Railroads on undercover boss

Do you think it would be strange if any of the class I railroads wound up on undercover boss? What do you think might happen?[(-D] Would some of the current practices change or not? Please let me know thank you.

Trainmasters can appear at any time.There was a trains article about how Hunter Harrison dispatched CN from his house. It could be interesting.

stay safe

joe

Joe is correct IIRC the article about Hunter Harrison.

As for a BOSS showing up on a railroad, as an undercover employee,; My guess is that the really ‘Shinny Brass’ probably would travel with some sort of entourage; ] the higher up the food chain, the larger the entourage]. There would be certain protocols to follow notifying the mid and lower level managers who might get their ego’s bruised by unannounced visitations by folks from the ‘Head Shed’.

Unannounced visits create chaos in the ranks, as well as levels of paranoia of impending calamity among the middle management types. Very operationally disruptive, when Big Brass show up unannounced in places where they are not normally found. My guess it is very similar in the Railroad Industry. And that would preclude such stunts where very strict Union contracts exist as well, not forgetting the GCOR Rules which would could be violated in any number of ways by such shenanigans.

How “undercover” could it be if there are video cameras following the boss around ? Especially in the railroad operating environment, which is usually pretty ‘open’ and/ or outside, and where strangers are pretty quickly identifiable. [swg]

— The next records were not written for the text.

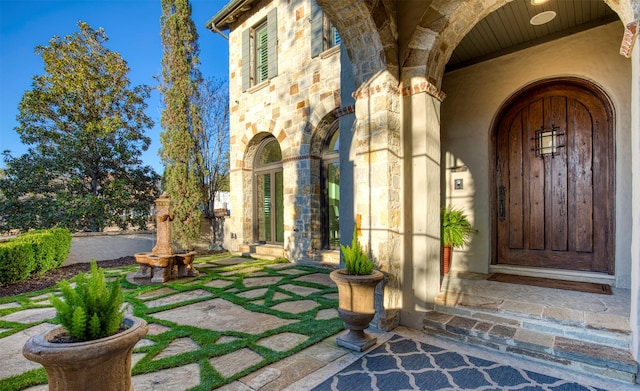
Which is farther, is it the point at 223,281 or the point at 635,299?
the point at 223,281

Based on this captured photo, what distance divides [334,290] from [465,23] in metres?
3.53

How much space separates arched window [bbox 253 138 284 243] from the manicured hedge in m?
3.88

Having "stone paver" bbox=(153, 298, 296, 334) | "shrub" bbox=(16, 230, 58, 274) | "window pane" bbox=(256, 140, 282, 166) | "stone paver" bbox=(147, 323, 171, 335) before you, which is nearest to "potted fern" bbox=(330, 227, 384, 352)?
"stone paver" bbox=(153, 298, 296, 334)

This is nothing new - Robert Townsend, who ran Avis Rent-a-Car in the 1960’s recommended doing this as a 2-week rotation for all executives as well as “calling yourself up to see what indignities your organization forces customers and associates to endure” - 'nuff said on that, I think.

On a small line, the boss is as likely as not to show up and ask for the throttle…

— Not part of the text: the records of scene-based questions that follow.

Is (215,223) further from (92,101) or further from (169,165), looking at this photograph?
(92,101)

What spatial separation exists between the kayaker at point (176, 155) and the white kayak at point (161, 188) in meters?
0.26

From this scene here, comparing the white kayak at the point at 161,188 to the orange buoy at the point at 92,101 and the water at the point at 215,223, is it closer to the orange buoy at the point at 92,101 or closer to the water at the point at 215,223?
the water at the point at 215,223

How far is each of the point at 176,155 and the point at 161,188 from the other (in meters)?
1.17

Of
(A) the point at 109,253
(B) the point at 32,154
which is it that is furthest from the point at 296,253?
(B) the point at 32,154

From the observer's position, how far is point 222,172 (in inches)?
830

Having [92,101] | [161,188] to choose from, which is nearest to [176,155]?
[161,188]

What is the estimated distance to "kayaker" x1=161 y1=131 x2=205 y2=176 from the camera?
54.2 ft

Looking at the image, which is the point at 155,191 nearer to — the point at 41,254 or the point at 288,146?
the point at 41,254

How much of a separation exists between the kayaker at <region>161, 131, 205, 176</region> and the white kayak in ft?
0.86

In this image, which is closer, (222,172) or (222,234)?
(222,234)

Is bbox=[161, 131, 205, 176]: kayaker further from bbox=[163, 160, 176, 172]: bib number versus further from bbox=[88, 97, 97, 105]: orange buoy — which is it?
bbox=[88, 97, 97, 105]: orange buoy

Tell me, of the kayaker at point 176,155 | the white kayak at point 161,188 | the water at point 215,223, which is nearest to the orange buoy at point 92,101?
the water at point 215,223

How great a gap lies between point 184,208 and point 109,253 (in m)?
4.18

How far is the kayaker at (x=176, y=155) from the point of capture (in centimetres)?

For the big boys, I’d imagine the CEO is no different than when a general walks into a subordinate headquarters - things look pretty normal while they are there - but the before is sheer chaos…

Go back and read some of the stories about John Reid (ATSF) and Rob Krebs (SP, later ATSF, BNSF)

OK - fair enough on Krebs and Reed (?) - and I’ll suggest the Claytor brothers, Robert of N&W and W. Graham of Southern and Amtrak, and L. Stanley Crane of Southern and ConRail - as nobody’s fools when it came to nuts-and-bolts railroading.

But I was thinking more of Stuart T. Saunders of N&W, then PRR, then PC, and Richard Bressler of BN, who both pretty much thought it was a “resource” company or industrial conglomerate that also happened to own a railroad . . . [sigh]

  • Paul North.

I think some of you do not understand the premise of the TV show “Undercover Boss”.

The idea is NOT that the CEO shows up, fully announced that there is to be an inspection, with his full entourage of go-fors, but rather he disguises himself and ‘HIRES ON’ as a NEW EMPLOYEE, assumed to have NO pre-knowledge of the job he has been HIRED to do.

His goal is to learn something about his company, not by reading reports from his underlings, but as one of those that the reports are being written about… To learn how his company actually accomplishes the purpose of the company rather than how it is defined by the corporate documents.

Unfortunately, the TV show has degraded to a singling out specific employees that are in need of charity that the CEO can garner praise for helping, rather than focusing on what the CEO learns and how he implements changes based on what he learns.

Although there have been stories for hundreds of years of various upper echelon people, from corporate superiors, to ethnic shepherds, to national leaders and kings, entering, either deliberately or accidentally, into the lower ranks of the general public and they change their leadership styles because of what they learn. I have no idea whether any of the old-timey Railroad CEO’s would ever have submitted to doing so, nor any of the present day leaders of this segment of industry, but I can’t believe the TV show can go on for many more seasons as anyone with a TV will probably become suspicious of a new hire coming in with a TV crew to record their every move.